The Echigo mountains in spring
Mt Kinjo, climbed two years ago
It was another beautiful May day as I rode the nearly empty shinkansen to Echigo-Yuzwa, where I transferred to the JR line for the short ride to Muikamachi. Standing outside the station, I had a view of today’s mountain, looking more impressive than it had on paper. I walked through the town and over the Uono river, reaching the trailhead at Torisaka Shrine (鳥坂神社) just before 11am. I was surprised to see some snow in the shade, even though I was only 200 meters above sea level. I didn’t make me feel any cooler as I started up the Yakushi Ridge Route (薬師尾根コース) on what was so far the hottest day of the year.
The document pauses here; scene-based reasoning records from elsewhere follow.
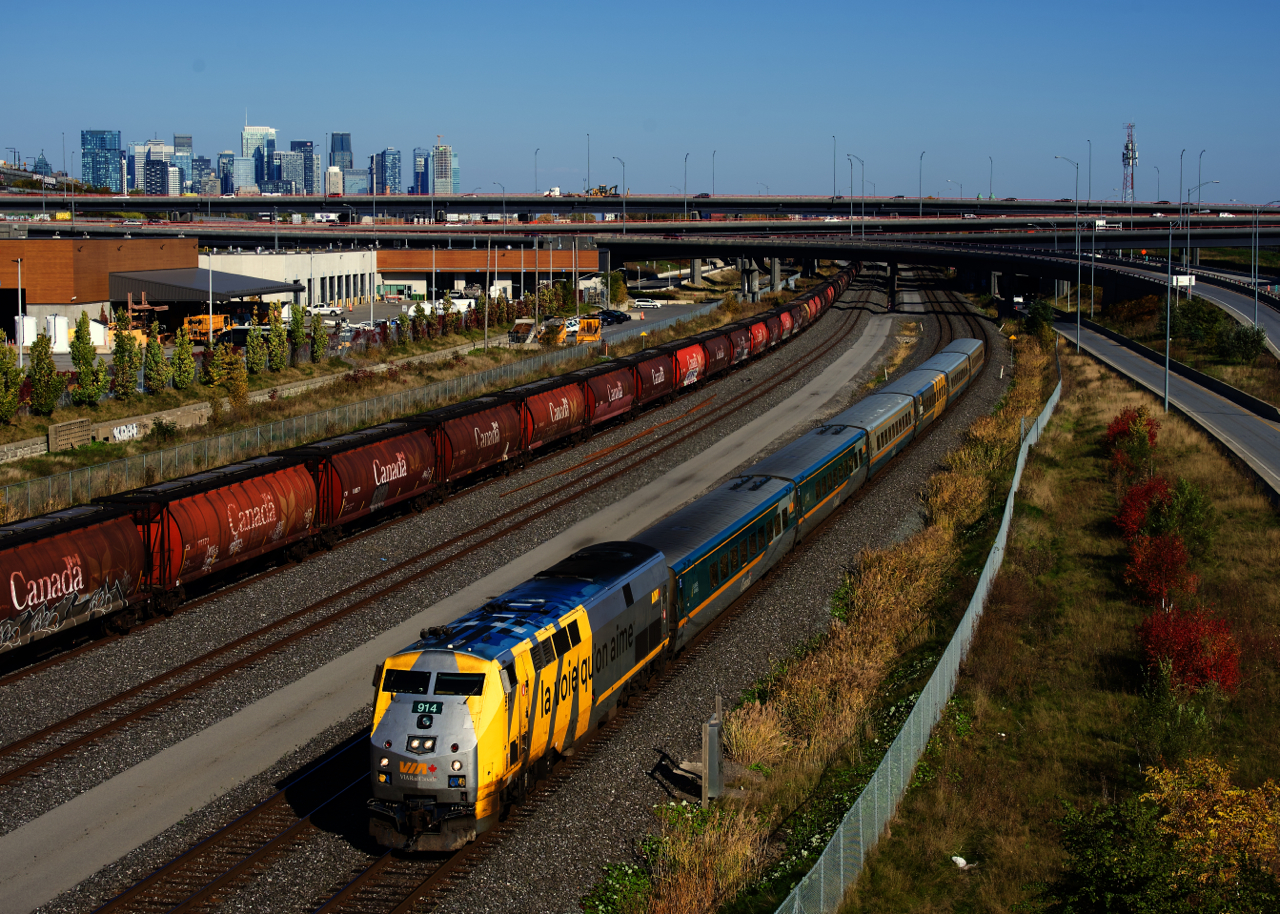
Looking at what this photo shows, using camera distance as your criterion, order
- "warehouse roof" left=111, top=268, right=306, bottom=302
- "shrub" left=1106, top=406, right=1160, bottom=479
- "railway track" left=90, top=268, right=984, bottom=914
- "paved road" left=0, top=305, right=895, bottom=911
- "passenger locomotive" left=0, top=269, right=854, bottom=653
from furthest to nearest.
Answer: "warehouse roof" left=111, top=268, right=306, bottom=302 < "shrub" left=1106, top=406, right=1160, bottom=479 < "passenger locomotive" left=0, top=269, right=854, bottom=653 < "paved road" left=0, top=305, right=895, bottom=911 < "railway track" left=90, top=268, right=984, bottom=914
First view to the south of the Joshin-Etsu mountains
Climbing the log steps under the midday sun
I made my way up a grassy slope, lined with a handful of Buddhist statuettes. I soon reached the first viewpoint of the day: looking south, I could make out Mt Tanigawa and Mt Naeba in the midday haze, still white with snow. Contrary to my expectations, from this point forward the path was out of the tree cover, and it felt very hot under the midday sun. On the other hand, thanks to the clear weather, I enjoyed amazing views back of the flat Yuzawa valley, as the path followed a narrow ridge, that eventually merged with the summit ridgeline. Looking south again, I could now see Mt Kinjo, patches of snow still covering its top half.
Looking back at Muikamachi Town
One of the flat sections of the Yaukushi Ridge Route
The steeper sections of the trail were fitted with log steps, making it easy to climb; higher up, there was even a metal staircase. Just before 1pm, I arrived at the small wooden shrine marking the summit of Mt Sakado 坂戸山(さかどやま sakado-yama). Although the summit of yesterday’s mountain seemed artificial, today’s summit was man-made, all that was left of the highest point of Sakado castle. On the north and east sides, I had a spectacular view of the 3 great mountains of Echigo covered in snow: Mt Hakkai, Mt Echigo-Koma and Mt Naka. I found a spot in the shade and sat down for lunch. Once done, I made a short round-trip to a couple more grassy mounds along the eastern ridge, also part of the castle ruins.
The steeper bits were fitted with log steps (left) and metal ones (right)
Looking down at Minami-Uonuma City
I was rewarded with amazing views in all directions; it almost felt like I was hiking in Switzerland. I also saw many Mangolia flowers (tamushiba) along the path. At 2pm, I started to head down the Shirosaka Route (城坂コース). Very quickly the path dived into the forest, the cool shade a welcome relief; however, I was soon out of the trees again at the top of a steep valley. I followed a switchback path while enjoying the bird’s eye views of the flat valley below, framed on both sides by bright green ridges. It was the hottest time of the day and amazingly many people were still going up. Half an hour later, I reached a famous cherry blossom spot near the flatter base of the mountain.
A side view of Mt Hakkai
Making the roundtrip along the east-west ridge
I was shocked to see many trees broken in half: apparently an avalanche had swept down the steep mountain side during the winter. However, I was amazed to see some flowers still in full bloom on one of the damaged trees (see video), a sign of hope among the destruction; this also meant that I had seen cherry blossoms on all 3 hikes. I followed the now level path, and after passing under some cedar trees, I was back at my starting point by 3pm. It took about an hour for the return to Echigo-Yuzawa station, where I enjoyed a hot spring bath and some local sake, before boarding the shinkansen for the eighty minute ride to Tokyo.